Exercise prompt:
Continue the biography of jazz pianist Joja Wendt below, starting after its last sentence.

Source passage:
Joja Wendt (born 31 July 1964 as Johan Wendt) is a German jazz pianist and composer.

Education and early career
Wendt was born in Hamburg. The son of a female singer and a doctor, he began playing the piano at the age of four. He decided soon after leaving school at the Lise-Meitner-Gymnasium in Osdorf, Hamburg to turn to jazz. He then played regularly in the Hamburg music pub Sperl, where he was discovered by Joe Cocker. Cocker took Wendt as the opening act of his tour of Germany, so he became known quickly throughout the country.

Important stations were concerts with Chuck Berry, whose Germany tour he accompanied on the piano, or with the band Pur in the sold-out Arena Auf Schalke, and the soundtrack to 7 Zwerge – Männer allein im Wald. After working in the Dutch town of Hilversum and studying in New York City, he returned to Hamburg, where he now lives with his wife and two children in Groß Flottbek. In addition to his passion for jazz, blues and boogie-woogie, he also cares about early musical education of children.

Exercise data:
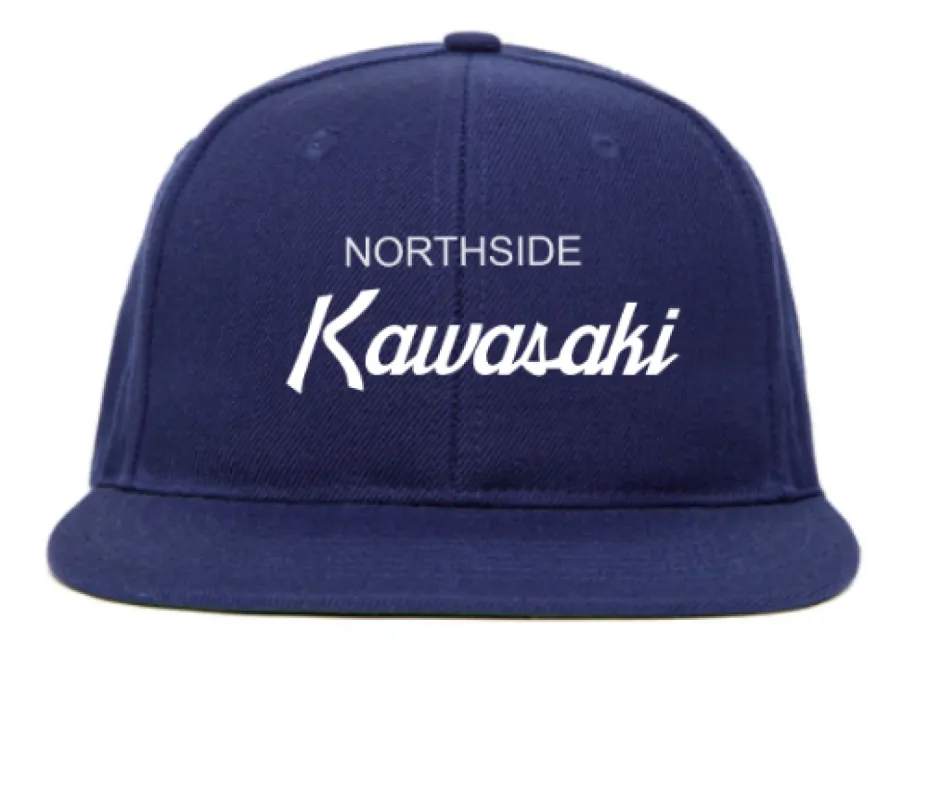 Hat Customizer sold by Hood Hat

Output of the exercise:
Awards
Wendt was awarded a Louis Armstrong student award and has been included in the circle of Steinway artists by Steinway & Sons.

Discography
 The Art Of Boogie-Woogie (1991)
 Cookin' (1992)
 Live (1993)
 Fifty-Fifty (1994) (feat. Inga Rumpf)
 Good Morning Blues (1995) (feat. Abi Wallenstein)
 The Art Of Early Jazz Piano (1996)
 In The 25th Hour (1996) (feat. Inga Rumpf)
 Blues On Air (1997) (feat. Abi Wallenstein)
 Live At Lloyds (1997) (feat. Inga Rumpf)
 Pacifique (1997) (feat. Les McCann)
 hummelflug.de (1998)
 L'Eglise (1999)
 Der Pianist (2000)
 Showtime (2002)
 Live! ... sehr schwer zu spielen (2003)
 The Grand Piano (2005)
 Mit 88 Tasten um die Welt (2007)
 Im Zeichen der Lyra (2011)
 Joja´s Klaviermusik (2016)

Filmography
 2004: 7 Zwerge - Männer allein im Wald
 2005: Zibb
 2006: Hermann & Tietjen
 2006: 7 Zwerge - Der Wald ist nicht genug
 2007: Volle Kanne
 2007 - 2008: DAS!
 2008: Happy Otto - Wir haben Grund zum Feiern ...
 2008: Dein Song
 2008: Wetten, dass..?
 2008: Joja Wendt - Mit 88 Tasten um die Welt: Live
 2008: Ein Abend für ...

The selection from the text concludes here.